> _WHAT TO WORK ON_:
Find the line with "SM-North-ROTC-parade" in the entries below, then output every line from it down to the line with "Foto: Kulturni centar Osijek", exactly and with no pictures.

> _AVAILABLE DATA_:
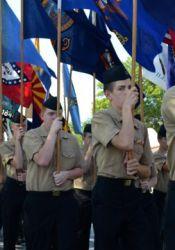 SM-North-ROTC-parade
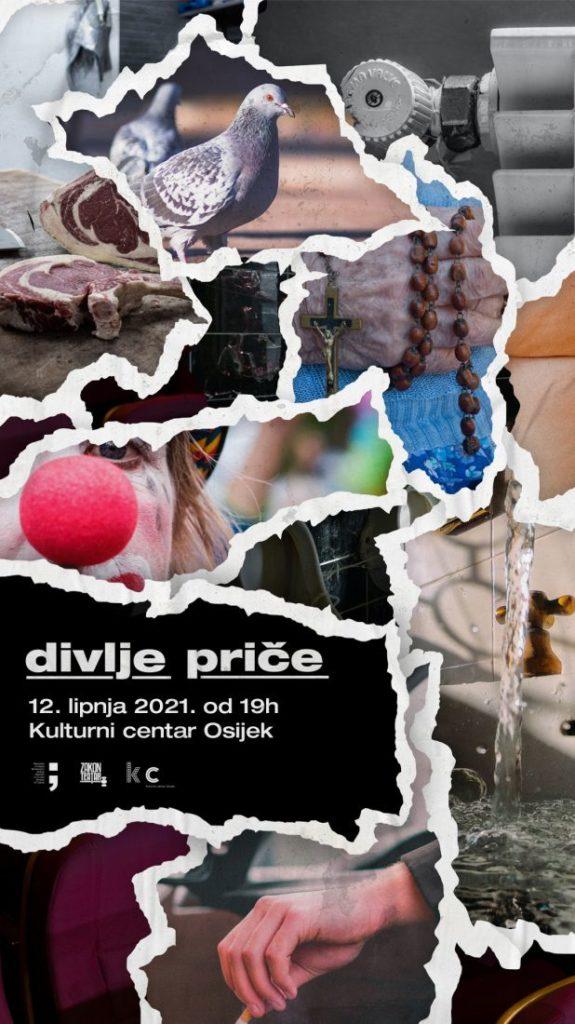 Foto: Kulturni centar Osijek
==
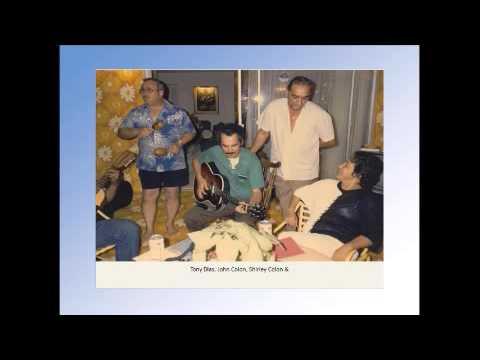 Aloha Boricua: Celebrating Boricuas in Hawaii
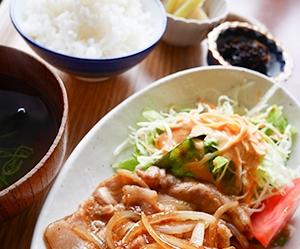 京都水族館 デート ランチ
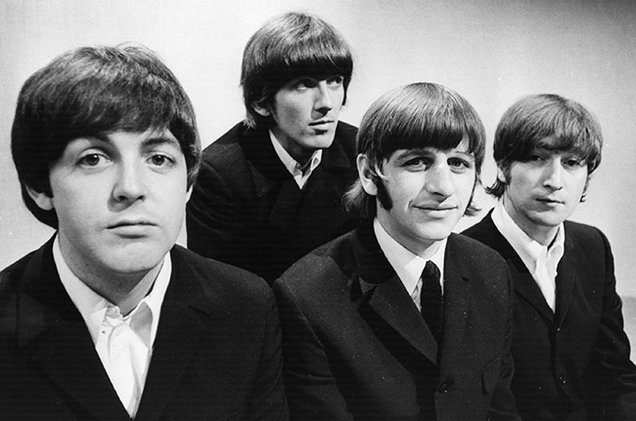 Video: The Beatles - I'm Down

> _RESPONSE TO THIS TASK_:
 SM-North-ROTC-parade
 Foto: Kulturni centar Osijek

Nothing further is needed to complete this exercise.